(DATA FOR THE TASK Opens)
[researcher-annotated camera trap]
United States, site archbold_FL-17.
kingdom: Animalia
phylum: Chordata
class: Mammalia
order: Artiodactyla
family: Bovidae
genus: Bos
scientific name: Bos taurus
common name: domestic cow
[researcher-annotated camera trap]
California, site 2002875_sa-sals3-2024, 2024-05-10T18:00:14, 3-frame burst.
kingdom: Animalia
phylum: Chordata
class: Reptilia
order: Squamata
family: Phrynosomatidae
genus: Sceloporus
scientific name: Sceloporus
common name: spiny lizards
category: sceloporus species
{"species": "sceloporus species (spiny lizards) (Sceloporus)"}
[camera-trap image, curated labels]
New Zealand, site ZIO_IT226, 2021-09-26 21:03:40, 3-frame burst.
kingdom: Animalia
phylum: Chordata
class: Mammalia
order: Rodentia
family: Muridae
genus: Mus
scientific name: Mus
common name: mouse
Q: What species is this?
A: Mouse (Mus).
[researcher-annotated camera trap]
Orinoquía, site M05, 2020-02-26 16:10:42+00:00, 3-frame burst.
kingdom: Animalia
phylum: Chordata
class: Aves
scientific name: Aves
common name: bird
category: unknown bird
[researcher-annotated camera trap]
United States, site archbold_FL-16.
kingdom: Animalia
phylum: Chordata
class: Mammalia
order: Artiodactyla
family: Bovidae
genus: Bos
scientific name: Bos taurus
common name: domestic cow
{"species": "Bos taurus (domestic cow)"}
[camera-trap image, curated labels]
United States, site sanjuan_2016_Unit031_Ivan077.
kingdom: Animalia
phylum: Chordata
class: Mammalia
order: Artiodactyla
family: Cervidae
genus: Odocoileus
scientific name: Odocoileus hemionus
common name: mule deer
(DATA FOR THE TASK Closes)
WORK INSTRUCTION: Exact copies of all the entries above are to be printed.

YOUR SOLUTION:
[researcher-annotated camera trap]
United States, site archbold_FL-17.
kingdom: Animalia
phylum: Chordata
class: Mammalia
order: Artiodactyla
family: Bovidae
genus: Bos
scientific name: Bos taurus
common name: domestic cow
[researcher-annotated camera trap]
California, site 2002875_sa-sals3-2024, 2024-05-10T18:00:14, 3-frame burst.
kingdom: Animalia
phylum: Chordata
class: Reptilia
order: Squamata
family: Phrynosomatidae
genus: Sceloporus
scientific name: Sceloporus
common name: spiny lizards
category: sceloporus species
{"species": "sceloporus species (spiny lizards) (Sceloporus)"}
[camera-trap image, curated labels]
New Zealand, site ZIO_IT226, 2021-09-26 21:03:40, 3-frame burst.
kingdom: Animalia
phylum: Chordata
class: Mammalia
order: Rodentia
family: Muridae
genus: Mus
scientific name: Mus
common name: mouse
Q: What species is this?
A: Mouse (Mus).
[researcher-annotated camera trap]
Orinoquía, site M05, 2020-02-26 16:10:42+00:00, 3-frame burst.
kingdom: Animalia
phylum: Chordata
class: Aves
scientific name: Aves
common name: bird
category: unknown bird
[researcher-annotated camera trap]
United States, site archbold_FL-16.
kingdom: Animalia
phylum: Chordata
class: Mammalia
order: Artiodactyla
family: Bovidae
genus: Bos
scientific name: Bos taurus
common name: domestic cow
{"species": "Bos taurus (domestic cow)"}
[camera-trap image, curated labels]
United States, site sanjuan_2016_Unit031_Ivan077.
kingdom: Animalia
phylum: Chordata
class: Mammalia
order: Artiodactyla
family: Cervidae
genus: Odocoileus
scientific name: Odocoileus hemionus
common name: mule deer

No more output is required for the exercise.